About Sarah

Sarah is an Assistant Professor of Writing & Inquiry at Michigan State University. She has sixteen years of teaching excellence in higher education. Sarah also is the summer interdisciplinary creative writing instructor at the world-renowned Interlochen Center for the Arts for the past ten years.

She received her MFA in Creative Writing from Florida International University and is currently writing her dissertation on the writer’s identity for her doctorate in writing education at the University of Central Florida. She is the former food columnist for Around Wellington Magazine. She had been published in Sliver of Stone Literary Magazine, Tampa Bay Parenting, Macaroni Kids, and John Dufresne. Her debut novel, The Summer Knows, is forthcoming in June 2025.

Sarah enjoys cooking and traveling the world with her two sons when not teaching or writing. She lives in the deep northern woods of Michigan, where she gardens and raises various farm animals with her husband and extended family.

I knew I wanted to be a writer at the tender age of seven years old.

It was the fall of second grade when we were tasked with writing a short story for class. I was filled with pure delight while my classmates all groaned. My excitement stemmed from the previous summer when I had officially read every book in the children’s section of my little seaside town’s tiny library. I remember the day I swept into the library and was met with the librarian wearing the look of a woman out of options. She told me to check out the adult fiction as nothing was left to read. I felt a strange tingling sensation wash through me. I had been given permission to venture into the rows of thick hardcover books full of stories I had yet to discover. It seemed like fate that I would gravitate right to Stephen King. I plucked the thickets, and the most sinister-looking tome there was - IT.
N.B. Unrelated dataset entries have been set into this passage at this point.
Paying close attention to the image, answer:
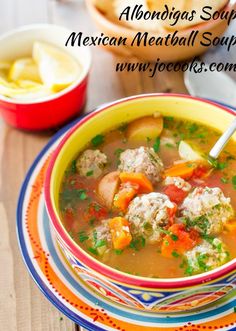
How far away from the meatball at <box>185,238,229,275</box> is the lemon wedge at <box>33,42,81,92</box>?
2.64 feet

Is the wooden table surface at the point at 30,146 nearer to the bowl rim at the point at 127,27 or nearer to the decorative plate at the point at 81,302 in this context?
the decorative plate at the point at 81,302

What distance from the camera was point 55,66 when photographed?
6.37 ft

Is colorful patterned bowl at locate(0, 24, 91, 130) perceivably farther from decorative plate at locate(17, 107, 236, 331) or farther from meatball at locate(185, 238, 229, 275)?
meatball at locate(185, 238, 229, 275)

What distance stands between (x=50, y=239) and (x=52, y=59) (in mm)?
724

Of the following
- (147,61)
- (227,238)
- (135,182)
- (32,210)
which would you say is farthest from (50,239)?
(147,61)

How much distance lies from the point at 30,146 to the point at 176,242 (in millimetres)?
738

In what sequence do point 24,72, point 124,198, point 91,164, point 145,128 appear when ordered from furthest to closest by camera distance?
1. point 24,72
2. point 145,128
3. point 91,164
4. point 124,198

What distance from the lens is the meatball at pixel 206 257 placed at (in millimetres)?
1330

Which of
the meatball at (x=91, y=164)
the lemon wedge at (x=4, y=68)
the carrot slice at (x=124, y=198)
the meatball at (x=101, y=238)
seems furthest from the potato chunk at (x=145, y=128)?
the lemon wedge at (x=4, y=68)

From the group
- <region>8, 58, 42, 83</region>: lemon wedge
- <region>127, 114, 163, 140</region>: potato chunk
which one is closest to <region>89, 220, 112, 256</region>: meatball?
<region>127, 114, 163, 140</region>: potato chunk

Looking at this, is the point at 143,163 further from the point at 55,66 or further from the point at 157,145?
the point at 55,66

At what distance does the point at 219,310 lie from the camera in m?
1.37

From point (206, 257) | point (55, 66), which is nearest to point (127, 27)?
point (55, 66)

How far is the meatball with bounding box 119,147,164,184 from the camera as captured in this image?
153 cm
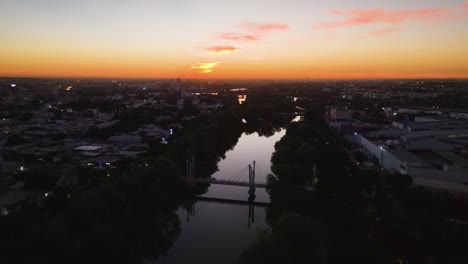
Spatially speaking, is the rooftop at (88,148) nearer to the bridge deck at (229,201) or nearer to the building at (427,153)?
the bridge deck at (229,201)

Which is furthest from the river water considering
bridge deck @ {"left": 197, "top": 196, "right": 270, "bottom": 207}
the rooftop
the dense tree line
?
the rooftop

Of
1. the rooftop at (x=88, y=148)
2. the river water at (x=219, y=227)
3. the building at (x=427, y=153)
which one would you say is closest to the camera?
the river water at (x=219, y=227)

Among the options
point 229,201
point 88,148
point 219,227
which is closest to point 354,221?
point 219,227

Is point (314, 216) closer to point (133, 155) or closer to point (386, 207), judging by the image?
point (386, 207)

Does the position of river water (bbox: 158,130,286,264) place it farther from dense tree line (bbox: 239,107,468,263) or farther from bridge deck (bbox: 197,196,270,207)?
dense tree line (bbox: 239,107,468,263)

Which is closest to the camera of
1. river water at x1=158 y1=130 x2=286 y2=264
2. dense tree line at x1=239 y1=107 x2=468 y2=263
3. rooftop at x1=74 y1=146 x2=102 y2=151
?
dense tree line at x1=239 y1=107 x2=468 y2=263

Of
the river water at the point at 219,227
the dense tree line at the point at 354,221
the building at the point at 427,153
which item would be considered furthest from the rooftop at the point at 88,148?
the building at the point at 427,153

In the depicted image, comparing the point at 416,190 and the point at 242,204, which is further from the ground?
the point at 416,190

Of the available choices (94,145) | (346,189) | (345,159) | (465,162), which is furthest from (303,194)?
(94,145)
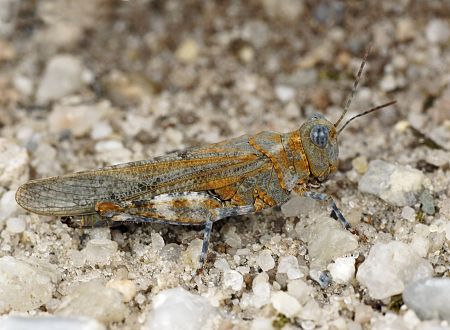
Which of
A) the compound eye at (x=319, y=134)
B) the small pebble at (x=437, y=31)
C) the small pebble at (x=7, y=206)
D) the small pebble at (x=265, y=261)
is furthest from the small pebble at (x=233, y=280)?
the small pebble at (x=437, y=31)

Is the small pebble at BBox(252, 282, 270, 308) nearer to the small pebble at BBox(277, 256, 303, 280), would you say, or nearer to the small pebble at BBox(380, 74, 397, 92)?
the small pebble at BBox(277, 256, 303, 280)

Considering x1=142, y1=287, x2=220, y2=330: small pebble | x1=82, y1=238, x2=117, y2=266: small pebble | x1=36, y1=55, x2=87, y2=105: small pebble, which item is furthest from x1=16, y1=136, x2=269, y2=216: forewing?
x1=36, y1=55, x2=87, y2=105: small pebble

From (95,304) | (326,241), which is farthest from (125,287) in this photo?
(326,241)

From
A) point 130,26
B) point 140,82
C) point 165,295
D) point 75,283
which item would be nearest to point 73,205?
point 75,283

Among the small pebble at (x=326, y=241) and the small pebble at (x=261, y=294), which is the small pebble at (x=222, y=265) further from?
the small pebble at (x=326, y=241)

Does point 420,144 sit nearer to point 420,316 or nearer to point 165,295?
point 420,316

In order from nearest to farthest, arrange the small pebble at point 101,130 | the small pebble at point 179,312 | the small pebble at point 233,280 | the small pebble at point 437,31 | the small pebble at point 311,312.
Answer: the small pebble at point 179,312 < the small pebble at point 311,312 < the small pebble at point 233,280 < the small pebble at point 101,130 < the small pebble at point 437,31
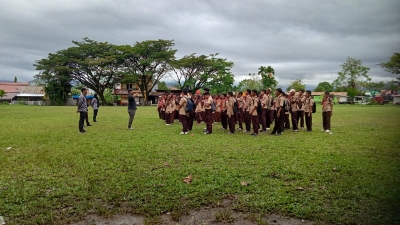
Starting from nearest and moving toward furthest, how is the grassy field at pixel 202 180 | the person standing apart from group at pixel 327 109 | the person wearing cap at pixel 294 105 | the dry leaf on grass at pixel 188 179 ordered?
1. the grassy field at pixel 202 180
2. the dry leaf on grass at pixel 188 179
3. the person standing apart from group at pixel 327 109
4. the person wearing cap at pixel 294 105

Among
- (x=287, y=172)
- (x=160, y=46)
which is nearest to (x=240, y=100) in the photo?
(x=287, y=172)

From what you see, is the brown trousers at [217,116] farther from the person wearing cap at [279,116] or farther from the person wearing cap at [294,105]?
the person wearing cap at [279,116]

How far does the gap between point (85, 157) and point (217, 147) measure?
3732 millimetres

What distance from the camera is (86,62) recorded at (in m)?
51.2

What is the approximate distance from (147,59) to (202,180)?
1915 inches

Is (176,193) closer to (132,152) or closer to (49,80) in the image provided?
(132,152)

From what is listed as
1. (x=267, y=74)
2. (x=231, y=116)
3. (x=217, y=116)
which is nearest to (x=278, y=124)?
(x=231, y=116)

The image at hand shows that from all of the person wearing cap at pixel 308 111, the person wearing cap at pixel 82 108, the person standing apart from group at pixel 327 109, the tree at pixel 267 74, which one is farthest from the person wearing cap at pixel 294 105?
the tree at pixel 267 74

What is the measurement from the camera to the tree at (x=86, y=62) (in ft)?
171

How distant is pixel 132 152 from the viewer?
8016 mm

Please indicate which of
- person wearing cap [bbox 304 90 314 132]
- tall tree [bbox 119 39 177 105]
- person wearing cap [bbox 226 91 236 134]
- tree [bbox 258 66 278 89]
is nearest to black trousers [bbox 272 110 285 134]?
person wearing cap [bbox 226 91 236 134]

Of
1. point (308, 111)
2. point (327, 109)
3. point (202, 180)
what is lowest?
point (202, 180)

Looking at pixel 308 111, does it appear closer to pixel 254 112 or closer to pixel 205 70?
pixel 254 112

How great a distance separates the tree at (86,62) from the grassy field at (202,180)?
152ft
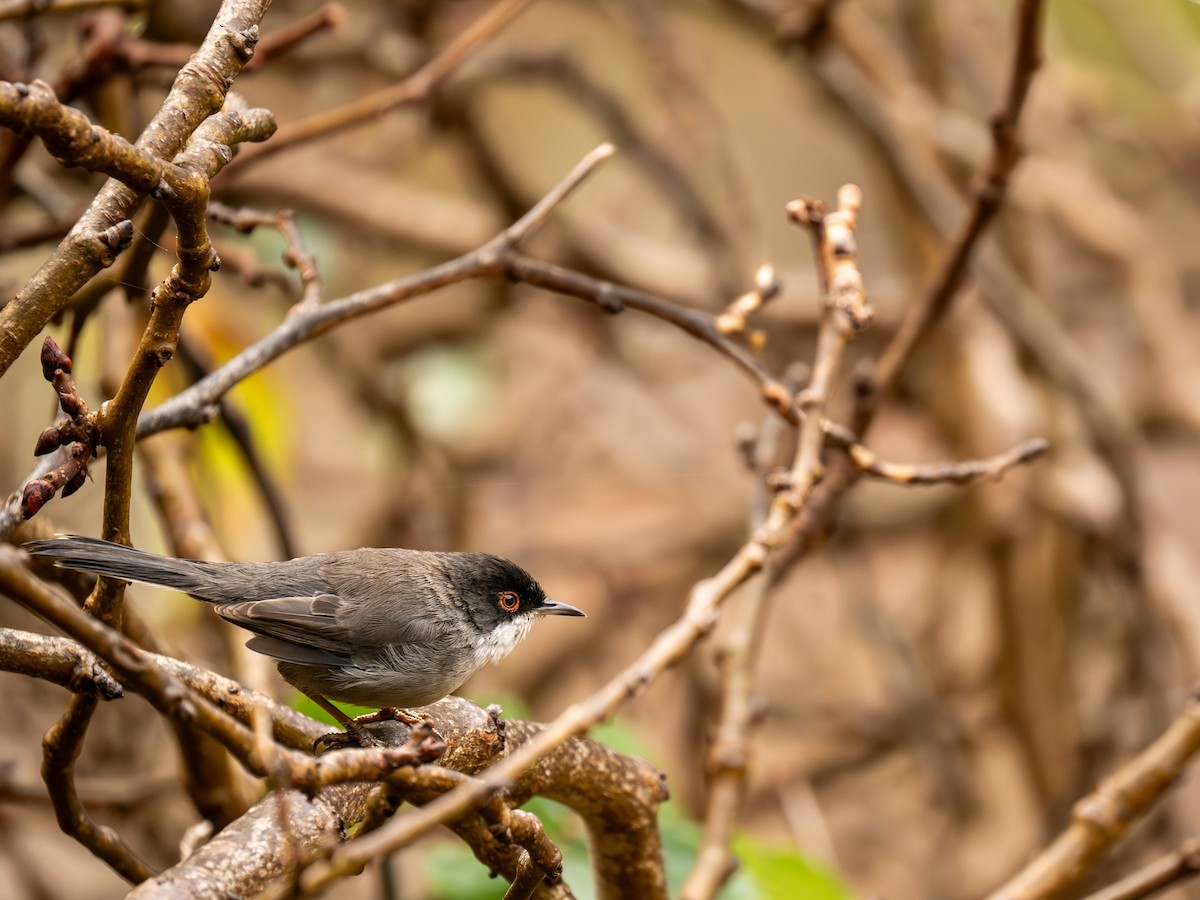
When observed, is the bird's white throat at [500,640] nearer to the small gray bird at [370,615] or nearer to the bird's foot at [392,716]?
the small gray bird at [370,615]

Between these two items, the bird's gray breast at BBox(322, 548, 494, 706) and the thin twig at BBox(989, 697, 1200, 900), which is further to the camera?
the thin twig at BBox(989, 697, 1200, 900)

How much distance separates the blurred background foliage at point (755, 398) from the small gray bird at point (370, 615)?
5.43 ft

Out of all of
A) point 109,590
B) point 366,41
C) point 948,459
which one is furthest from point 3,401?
point 948,459

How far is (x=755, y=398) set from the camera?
7.34 meters

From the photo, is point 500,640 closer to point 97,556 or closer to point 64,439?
point 97,556

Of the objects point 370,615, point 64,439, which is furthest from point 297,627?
point 64,439

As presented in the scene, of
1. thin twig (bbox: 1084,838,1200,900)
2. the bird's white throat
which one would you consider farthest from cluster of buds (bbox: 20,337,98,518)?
thin twig (bbox: 1084,838,1200,900)

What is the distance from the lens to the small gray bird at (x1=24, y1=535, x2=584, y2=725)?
2.03 metres

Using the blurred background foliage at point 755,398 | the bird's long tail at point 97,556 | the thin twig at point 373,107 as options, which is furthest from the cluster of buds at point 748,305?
the blurred background foliage at point 755,398

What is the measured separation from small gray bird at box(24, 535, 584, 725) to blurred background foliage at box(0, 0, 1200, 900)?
1656mm

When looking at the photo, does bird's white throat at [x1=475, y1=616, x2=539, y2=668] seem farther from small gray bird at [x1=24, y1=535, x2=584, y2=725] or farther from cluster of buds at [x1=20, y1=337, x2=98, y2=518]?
cluster of buds at [x1=20, y1=337, x2=98, y2=518]

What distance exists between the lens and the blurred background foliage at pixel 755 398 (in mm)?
4637

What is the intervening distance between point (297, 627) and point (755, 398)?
5.55 meters

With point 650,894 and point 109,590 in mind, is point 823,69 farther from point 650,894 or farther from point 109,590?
point 109,590
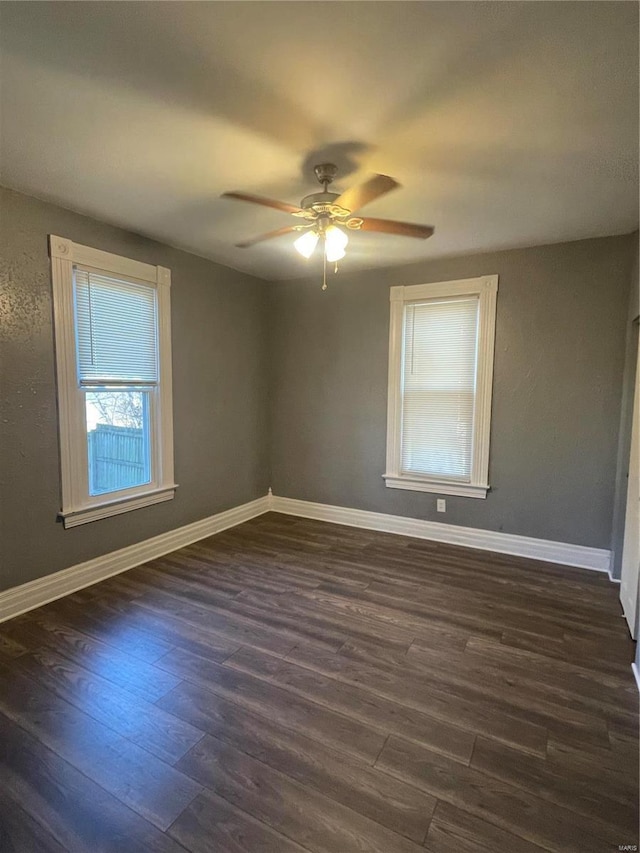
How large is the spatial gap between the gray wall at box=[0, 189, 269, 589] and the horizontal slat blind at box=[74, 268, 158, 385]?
0.22m

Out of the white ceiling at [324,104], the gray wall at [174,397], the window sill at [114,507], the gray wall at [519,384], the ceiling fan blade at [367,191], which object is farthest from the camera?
the gray wall at [519,384]

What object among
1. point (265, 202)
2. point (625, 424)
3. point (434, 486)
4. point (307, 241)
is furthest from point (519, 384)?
point (265, 202)

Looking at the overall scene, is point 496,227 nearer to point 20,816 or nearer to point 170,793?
point 170,793

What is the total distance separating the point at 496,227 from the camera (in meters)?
2.96

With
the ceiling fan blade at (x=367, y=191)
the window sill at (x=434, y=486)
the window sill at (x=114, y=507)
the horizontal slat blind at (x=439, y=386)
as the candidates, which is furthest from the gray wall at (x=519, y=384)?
the ceiling fan blade at (x=367, y=191)

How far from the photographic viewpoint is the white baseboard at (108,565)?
260 centimetres

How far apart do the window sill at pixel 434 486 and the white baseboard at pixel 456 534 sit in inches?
12.0

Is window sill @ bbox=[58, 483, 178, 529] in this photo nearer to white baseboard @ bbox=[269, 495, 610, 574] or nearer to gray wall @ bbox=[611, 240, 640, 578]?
white baseboard @ bbox=[269, 495, 610, 574]

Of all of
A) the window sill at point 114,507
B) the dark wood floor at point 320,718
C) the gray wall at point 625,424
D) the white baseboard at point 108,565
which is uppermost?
the gray wall at point 625,424

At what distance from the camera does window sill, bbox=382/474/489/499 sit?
371cm

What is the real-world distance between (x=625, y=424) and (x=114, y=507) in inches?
153

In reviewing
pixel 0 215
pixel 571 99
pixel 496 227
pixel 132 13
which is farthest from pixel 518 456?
pixel 0 215

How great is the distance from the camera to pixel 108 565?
10.3 ft

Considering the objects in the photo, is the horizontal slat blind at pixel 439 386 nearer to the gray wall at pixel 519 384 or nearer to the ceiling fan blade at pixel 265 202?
the gray wall at pixel 519 384
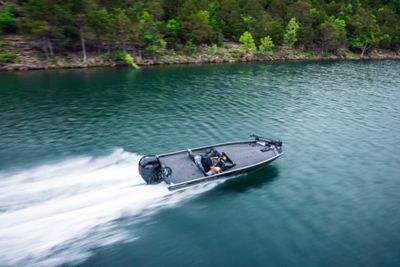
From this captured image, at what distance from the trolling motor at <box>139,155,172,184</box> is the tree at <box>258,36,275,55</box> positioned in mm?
66523

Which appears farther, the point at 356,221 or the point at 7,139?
the point at 7,139

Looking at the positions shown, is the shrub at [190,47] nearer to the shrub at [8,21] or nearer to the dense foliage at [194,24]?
the dense foliage at [194,24]

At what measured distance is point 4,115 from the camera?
108ft

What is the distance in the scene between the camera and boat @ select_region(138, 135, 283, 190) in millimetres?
20156

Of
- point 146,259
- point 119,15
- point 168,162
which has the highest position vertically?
point 119,15

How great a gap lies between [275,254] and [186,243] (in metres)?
4.72

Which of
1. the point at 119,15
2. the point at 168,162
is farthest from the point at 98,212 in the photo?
the point at 119,15

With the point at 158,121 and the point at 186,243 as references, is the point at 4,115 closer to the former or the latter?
the point at 158,121

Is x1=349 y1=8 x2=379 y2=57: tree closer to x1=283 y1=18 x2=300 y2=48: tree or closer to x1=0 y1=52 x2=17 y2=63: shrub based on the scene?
x1=283 y1=18 x2=300 y2=48: tree

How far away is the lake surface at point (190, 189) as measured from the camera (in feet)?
52.4

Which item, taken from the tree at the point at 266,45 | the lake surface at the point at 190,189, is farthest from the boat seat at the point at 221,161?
the tree at the point at 266,45

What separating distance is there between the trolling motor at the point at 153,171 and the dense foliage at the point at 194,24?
4622 centimetres

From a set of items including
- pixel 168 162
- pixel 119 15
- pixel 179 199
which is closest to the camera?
pixel 179 199

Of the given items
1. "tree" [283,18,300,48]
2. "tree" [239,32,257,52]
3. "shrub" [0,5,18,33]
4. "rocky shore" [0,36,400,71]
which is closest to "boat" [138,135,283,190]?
"rocky shore" [0,36,400,71]
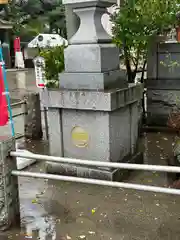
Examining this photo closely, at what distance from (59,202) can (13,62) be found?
79.5 feet

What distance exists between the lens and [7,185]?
12.5ft

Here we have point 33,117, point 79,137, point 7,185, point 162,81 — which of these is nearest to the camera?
point 7,185

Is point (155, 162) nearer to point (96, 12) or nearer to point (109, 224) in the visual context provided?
point (109, 224)

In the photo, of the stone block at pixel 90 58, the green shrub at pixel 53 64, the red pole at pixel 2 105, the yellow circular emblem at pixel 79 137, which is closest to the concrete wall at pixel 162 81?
the green shrub at pixel 53 64

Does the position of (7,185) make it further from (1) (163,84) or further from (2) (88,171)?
(1) (163,84)

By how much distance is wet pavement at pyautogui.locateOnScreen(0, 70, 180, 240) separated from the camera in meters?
3.76

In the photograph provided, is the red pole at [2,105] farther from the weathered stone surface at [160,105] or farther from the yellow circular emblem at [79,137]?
the weathered stone surface at [160,105]

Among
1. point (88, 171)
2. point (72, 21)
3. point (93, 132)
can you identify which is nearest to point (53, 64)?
point (72, 21)

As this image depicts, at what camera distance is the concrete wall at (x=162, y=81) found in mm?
7441

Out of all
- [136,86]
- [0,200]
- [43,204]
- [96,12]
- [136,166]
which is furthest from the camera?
[136,86]

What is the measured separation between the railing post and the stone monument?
1403mm

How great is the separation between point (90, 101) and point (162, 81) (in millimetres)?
3242

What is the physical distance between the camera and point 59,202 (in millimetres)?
4543

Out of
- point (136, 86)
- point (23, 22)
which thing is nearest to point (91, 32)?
point (136, 86)
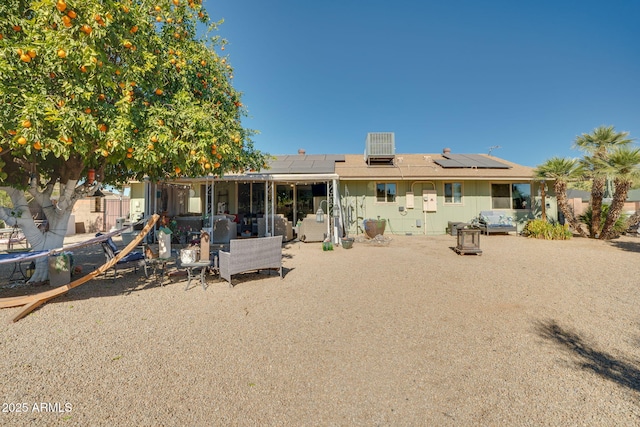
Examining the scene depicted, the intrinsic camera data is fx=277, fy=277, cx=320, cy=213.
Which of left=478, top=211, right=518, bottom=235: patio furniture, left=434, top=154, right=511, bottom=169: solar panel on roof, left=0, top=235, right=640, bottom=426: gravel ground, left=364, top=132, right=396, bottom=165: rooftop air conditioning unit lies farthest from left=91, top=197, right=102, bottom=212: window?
left=478, top=211, right=518, bottom=235: patio furniture

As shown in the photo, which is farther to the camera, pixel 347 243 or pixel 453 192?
pixel 453 192

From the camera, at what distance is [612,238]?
11.5m

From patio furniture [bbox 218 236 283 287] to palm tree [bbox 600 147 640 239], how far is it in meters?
13.0

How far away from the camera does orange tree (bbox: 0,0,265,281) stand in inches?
141

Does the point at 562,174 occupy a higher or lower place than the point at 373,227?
higher

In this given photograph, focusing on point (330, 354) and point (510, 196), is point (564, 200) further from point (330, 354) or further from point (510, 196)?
point (330, 354)

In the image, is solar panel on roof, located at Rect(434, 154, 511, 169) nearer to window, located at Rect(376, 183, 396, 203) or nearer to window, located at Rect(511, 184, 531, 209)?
window, located at Rect(511, 184, 531, 209)

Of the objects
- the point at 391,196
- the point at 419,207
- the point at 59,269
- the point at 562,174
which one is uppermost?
the point at 562,174

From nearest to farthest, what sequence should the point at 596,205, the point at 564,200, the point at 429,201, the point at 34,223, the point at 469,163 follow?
the point at 34,223, the point at 596,205, the point at 564,200, the point at 429,201, the point at 469,163

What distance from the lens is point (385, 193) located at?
1378cm

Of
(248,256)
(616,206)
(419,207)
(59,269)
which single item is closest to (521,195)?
(616,206)

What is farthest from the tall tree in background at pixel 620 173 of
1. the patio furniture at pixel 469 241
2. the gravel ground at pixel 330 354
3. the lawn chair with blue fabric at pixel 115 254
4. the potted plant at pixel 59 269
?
the potted plant at pixel 59 269

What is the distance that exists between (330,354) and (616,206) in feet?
46.3

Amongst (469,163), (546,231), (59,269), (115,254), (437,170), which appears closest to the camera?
(59,269)
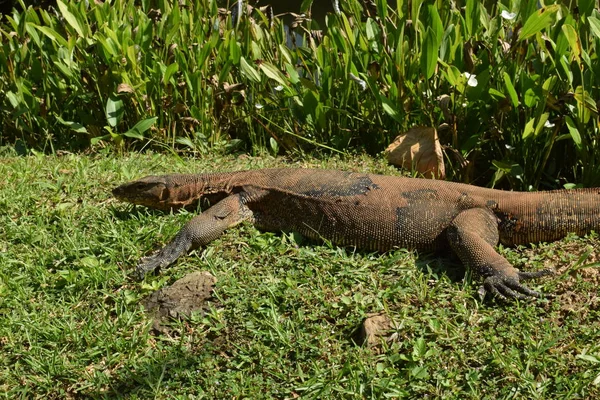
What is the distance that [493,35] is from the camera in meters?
4.96

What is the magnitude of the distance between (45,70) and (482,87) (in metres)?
3.88

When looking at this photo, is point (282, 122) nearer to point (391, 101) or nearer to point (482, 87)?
point (391, 101)

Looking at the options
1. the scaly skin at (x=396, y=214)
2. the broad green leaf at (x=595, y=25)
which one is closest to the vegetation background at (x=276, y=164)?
the broad green leaf at (x=595, y=25)

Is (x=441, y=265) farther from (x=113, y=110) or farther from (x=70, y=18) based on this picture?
(x=70, y=18)

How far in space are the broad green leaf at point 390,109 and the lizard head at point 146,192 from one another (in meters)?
1.76

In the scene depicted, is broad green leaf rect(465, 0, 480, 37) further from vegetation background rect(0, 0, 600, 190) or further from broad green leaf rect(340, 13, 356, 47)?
broad green leaf rect(340, 13, 356, 47)

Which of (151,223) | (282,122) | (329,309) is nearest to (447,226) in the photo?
(329,309)

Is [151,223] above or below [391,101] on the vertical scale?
below

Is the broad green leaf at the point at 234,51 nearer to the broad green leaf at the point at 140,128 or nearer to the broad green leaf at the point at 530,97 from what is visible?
the broad green leaf at the point at 140,128

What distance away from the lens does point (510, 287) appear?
135 inches

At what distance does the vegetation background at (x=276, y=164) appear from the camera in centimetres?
316

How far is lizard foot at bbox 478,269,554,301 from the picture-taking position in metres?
3.39

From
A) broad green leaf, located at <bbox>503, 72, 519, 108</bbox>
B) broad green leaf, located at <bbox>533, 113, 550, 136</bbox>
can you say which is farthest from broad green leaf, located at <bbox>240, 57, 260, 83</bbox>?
broad green leaf, located at <bbox>533, 113, 550, 136</bbox>

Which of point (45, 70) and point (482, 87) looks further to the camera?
point (45, 70)
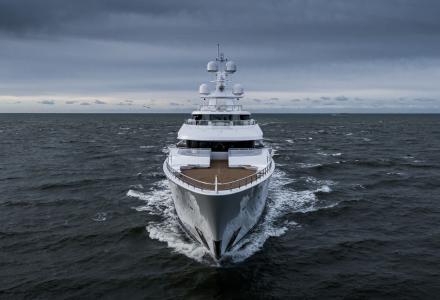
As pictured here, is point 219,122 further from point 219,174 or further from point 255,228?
point 255,228

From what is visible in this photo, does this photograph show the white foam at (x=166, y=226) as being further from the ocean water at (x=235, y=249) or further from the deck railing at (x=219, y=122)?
the deck railing at (x=219, y=122)

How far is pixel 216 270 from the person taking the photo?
756 inches

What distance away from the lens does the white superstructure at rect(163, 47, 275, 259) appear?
61.8ft

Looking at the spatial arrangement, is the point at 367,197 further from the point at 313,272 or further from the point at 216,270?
the point at 216,270

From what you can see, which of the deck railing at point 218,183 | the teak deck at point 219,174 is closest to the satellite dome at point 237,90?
the teak deck at point 219,174

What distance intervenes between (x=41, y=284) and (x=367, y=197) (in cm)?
2536

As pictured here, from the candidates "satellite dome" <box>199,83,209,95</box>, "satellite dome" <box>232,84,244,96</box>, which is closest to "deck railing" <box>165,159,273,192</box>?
"satellite dome" <box>199,83,209,95</box>

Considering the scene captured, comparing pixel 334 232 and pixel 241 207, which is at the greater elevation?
pixel 241 207

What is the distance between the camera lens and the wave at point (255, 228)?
21411 millimetres

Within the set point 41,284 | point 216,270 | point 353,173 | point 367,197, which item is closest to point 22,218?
point 41,284

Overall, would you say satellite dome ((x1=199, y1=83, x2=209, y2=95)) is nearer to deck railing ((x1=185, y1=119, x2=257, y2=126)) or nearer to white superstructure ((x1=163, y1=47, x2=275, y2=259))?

For the next two weeks, I did nothing but read, devouring that beast of a book. My mother nearly went mad, trying to get my attention. My eyes went red and puffy from lack of sleep. I finished the last page in the middle of the night. My heart was racing with a mixture of joy and adrenaline. Tears welled up in my eyes from the kaleidoscope of emotions that pulsed within me. I was transformed into some new being and would never be the same small girl I was before.

So, when my teacher assigned us to write a short story, my hands trembled with manic joy as I put pencil to paper. As most children do - even the great Stephen King, who has written in his memoir about doing such things as a child - I recreated a short version of IT as my own story to turn in. I envisioned the lavish praise my teacher would shower down on me once she had read it as I turned the assignment in - very reminiscent of the scene from A Christmas Story when Ralphie turns in his Christmas theme.

Sadly, I was sent to the school psychologist instead of the delicious accolades I fantasized about. My teacher was concerned about my mental state after reading my submission.

Most children would probably catalog this experience as something negative and see it as a sign they should turn away from short story writing. But not me. As I sat there listening to the counselor ask me about my home life, and if I had experienced any upsetting events in my small existence, I felt a rather pleasant thrill snake through me. I realized that my words had upset my teacher. They had made her feel things.

I was hooked.

From that day on, I knew I wanted to be a writer. The ability to make others feel and think things from my words was an addictive concept. To this day, I still relish that my words have certain effects on others. When I write now, I think about that one girl reading my story who is feeling what I felt when I was her age. That is who I write to and for.